Real time audio censoring for BU Deep Learning Spring 2023
Dataset: Drive
pipeline_trial.ipynb is a proof of concept for the data pipeline. it takes text, passes it to the google text to speach api, and turns that into a spectrogram in numpy, which can then be fed to a neural network.
4/2 pipe_line trial.ipynb now has the custom data loader, takes the audio files and some hyperparameters and produces a pytorch dataloader that provides batched and labelled data.
kaggle_data_cleaning.ipynb takes the Dota chat dataset https://www.kaggle.com/datasets/romovpa/gosuai-dota-2-game-chats augments and labels it for our purpose. cuss_words is a list we maintain who's content is offensive by nature.

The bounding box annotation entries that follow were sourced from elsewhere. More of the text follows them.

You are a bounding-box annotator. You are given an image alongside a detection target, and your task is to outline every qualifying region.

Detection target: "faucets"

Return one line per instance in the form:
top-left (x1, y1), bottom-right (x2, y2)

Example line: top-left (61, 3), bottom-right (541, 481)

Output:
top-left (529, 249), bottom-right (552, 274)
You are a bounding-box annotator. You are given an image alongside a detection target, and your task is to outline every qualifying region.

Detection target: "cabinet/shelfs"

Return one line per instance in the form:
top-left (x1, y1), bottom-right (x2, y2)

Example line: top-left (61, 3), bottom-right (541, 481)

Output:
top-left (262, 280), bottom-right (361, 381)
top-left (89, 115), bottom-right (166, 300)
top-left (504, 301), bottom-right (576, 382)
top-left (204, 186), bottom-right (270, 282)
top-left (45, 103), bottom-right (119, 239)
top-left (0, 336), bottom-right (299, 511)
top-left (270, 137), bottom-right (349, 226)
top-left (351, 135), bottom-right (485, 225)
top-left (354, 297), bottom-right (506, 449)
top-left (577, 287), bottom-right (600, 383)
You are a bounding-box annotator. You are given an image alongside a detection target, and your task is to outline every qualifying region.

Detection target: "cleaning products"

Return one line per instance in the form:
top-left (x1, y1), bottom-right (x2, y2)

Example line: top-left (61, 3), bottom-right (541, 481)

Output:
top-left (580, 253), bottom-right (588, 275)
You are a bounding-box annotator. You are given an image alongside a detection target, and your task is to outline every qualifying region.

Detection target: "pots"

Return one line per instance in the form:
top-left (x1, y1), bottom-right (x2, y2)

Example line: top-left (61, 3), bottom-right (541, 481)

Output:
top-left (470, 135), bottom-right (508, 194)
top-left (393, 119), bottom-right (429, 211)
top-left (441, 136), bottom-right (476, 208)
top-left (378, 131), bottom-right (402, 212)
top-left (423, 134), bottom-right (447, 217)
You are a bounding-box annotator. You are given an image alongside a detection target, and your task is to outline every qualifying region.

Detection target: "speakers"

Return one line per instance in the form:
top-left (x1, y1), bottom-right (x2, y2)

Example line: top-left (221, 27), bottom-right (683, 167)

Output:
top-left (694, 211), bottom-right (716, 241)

labeled_augmented.csv is the current (as of 3/25/23) text data set. Column 0 is the text input, and column 1 is True if the final word contains a member of the cuss_words list and False otherwise.
03/12: Literature survey Paper
04/02: Build a network and training pipeline for model training, contained in the training directory
4/1- Have built out the threadpool to handle multithreading for the text to speech API calls. Each row of labeled_aumented.csv is submitted as a job to the thread pool, where the text is submitted to the Google Text-to-Speech API to generate a .wav file.

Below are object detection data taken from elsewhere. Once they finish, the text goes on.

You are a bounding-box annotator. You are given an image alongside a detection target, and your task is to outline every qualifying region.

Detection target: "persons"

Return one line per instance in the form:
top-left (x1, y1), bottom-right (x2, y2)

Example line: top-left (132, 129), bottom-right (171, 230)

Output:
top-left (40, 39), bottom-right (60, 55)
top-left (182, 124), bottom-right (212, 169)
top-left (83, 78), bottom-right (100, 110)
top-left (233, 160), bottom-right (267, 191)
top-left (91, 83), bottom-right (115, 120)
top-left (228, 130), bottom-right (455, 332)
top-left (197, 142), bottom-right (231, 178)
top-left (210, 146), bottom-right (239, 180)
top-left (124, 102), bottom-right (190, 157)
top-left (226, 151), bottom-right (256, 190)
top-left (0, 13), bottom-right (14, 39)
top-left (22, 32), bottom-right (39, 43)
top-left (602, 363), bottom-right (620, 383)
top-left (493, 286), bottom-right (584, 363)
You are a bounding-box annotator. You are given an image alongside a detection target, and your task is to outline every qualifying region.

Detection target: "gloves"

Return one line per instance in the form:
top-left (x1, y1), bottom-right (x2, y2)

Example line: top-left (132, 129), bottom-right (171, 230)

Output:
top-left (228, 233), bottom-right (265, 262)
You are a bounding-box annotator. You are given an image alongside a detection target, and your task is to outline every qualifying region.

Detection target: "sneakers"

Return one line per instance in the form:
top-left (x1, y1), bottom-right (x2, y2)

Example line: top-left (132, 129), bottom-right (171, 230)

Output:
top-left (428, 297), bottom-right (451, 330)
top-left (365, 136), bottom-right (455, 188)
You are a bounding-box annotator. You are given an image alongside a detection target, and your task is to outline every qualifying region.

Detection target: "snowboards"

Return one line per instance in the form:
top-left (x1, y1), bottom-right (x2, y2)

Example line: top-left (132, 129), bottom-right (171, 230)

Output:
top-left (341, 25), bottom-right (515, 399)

4/3- Ran the multithreading to generate 212,000 .wav files. Since Colab provides only 2 vCPUs, I was only able to run 2 threads so this took a long time (~5 requests per second x 60 seconds per minute x 60 minutes per hour = ~18,000 results per hour). Next time would be worth running on the SCC to get a machine that would be able to use 32 threads.
Literature Survey:
- Low-resource Low-footprint Wake-word Detection using Knowledge Distillation Paper
- Wake Word Detection with Streaming Transformers Paper
4/3: Built a simple rnn architecture, so that we can compare the cnn to rnn model.
4/5: Modified the existing scripts to import rnn model and created a jupyter notebook with training pipeline.